_GIVEN INFORMATION_:
+ + + + +

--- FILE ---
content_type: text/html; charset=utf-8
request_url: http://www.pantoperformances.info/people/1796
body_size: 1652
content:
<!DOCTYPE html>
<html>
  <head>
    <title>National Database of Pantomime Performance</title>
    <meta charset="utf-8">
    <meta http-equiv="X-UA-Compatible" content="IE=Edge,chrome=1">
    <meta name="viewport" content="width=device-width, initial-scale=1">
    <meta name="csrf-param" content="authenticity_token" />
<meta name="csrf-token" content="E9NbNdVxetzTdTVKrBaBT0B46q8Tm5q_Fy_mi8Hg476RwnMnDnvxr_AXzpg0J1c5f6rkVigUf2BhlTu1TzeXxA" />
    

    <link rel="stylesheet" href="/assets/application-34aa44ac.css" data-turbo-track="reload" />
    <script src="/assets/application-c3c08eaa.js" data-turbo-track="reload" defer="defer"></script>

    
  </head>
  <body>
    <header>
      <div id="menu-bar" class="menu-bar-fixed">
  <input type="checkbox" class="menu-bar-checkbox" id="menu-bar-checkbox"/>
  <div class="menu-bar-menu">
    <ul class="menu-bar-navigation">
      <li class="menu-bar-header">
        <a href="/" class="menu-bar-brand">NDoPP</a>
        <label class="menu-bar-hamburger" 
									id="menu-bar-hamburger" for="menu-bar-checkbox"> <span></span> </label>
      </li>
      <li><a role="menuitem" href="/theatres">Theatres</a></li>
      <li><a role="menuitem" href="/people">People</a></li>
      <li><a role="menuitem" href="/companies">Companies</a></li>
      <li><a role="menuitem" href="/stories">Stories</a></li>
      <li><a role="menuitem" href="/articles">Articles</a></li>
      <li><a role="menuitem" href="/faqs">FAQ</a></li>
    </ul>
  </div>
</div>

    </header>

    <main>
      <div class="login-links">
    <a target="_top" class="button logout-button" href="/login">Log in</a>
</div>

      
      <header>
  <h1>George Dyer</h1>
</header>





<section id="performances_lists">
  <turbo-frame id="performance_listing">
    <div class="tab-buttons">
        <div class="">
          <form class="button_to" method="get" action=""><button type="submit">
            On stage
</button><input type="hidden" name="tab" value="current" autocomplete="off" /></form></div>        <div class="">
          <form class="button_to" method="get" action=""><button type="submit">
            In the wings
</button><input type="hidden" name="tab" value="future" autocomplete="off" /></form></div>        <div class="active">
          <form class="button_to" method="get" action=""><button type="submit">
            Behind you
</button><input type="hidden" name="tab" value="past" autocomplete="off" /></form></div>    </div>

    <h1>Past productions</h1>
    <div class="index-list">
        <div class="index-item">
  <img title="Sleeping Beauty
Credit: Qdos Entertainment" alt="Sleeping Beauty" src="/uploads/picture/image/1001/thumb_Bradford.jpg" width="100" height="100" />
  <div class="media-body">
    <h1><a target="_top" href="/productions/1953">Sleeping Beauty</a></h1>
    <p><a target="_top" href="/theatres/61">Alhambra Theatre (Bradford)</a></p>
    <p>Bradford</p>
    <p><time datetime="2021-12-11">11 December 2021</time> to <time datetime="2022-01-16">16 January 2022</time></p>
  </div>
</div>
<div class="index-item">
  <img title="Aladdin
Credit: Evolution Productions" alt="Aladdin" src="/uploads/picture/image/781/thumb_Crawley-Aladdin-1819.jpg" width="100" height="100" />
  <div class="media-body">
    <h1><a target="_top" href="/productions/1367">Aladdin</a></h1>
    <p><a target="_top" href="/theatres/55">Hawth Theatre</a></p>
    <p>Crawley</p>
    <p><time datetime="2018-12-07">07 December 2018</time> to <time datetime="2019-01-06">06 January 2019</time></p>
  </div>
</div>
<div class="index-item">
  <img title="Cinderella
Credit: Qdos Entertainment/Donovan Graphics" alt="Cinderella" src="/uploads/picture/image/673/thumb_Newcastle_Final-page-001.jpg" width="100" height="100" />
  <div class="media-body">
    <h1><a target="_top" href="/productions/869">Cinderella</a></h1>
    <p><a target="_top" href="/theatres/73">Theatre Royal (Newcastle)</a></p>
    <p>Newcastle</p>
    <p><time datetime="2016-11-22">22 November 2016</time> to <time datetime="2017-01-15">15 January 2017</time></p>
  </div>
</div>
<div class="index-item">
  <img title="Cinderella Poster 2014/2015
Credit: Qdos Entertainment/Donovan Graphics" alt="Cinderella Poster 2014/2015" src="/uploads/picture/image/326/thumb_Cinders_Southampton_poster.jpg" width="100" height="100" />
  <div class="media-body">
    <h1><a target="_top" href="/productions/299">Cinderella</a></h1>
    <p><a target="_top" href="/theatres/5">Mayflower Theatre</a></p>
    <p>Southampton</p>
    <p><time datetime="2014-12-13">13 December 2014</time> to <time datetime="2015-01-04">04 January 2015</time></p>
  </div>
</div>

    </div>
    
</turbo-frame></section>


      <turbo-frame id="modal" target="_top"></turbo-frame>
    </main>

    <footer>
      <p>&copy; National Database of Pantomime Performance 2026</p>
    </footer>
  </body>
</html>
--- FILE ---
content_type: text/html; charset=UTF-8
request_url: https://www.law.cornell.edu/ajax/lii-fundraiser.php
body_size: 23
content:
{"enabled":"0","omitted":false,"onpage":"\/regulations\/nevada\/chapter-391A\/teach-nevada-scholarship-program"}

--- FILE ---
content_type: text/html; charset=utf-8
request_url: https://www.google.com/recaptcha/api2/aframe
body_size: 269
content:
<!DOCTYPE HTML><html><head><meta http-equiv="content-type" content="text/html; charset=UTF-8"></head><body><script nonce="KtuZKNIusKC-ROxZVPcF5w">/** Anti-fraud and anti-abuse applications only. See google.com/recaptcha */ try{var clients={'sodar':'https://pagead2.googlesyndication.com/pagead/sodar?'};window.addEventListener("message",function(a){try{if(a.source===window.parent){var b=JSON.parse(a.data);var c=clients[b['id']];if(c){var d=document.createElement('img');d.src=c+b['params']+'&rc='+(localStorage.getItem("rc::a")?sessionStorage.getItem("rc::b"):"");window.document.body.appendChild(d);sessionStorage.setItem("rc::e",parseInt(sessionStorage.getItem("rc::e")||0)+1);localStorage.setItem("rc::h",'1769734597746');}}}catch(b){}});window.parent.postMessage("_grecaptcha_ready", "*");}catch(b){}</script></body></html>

+ + + + +

_TASK BRIEF_:
Pull every line holding "people" out of the records.

_TASK ANSWER_:
request_url: http://www.pantoperformances.info/people/1796
      <li><a role="menuitem" href="/people">People</a></li>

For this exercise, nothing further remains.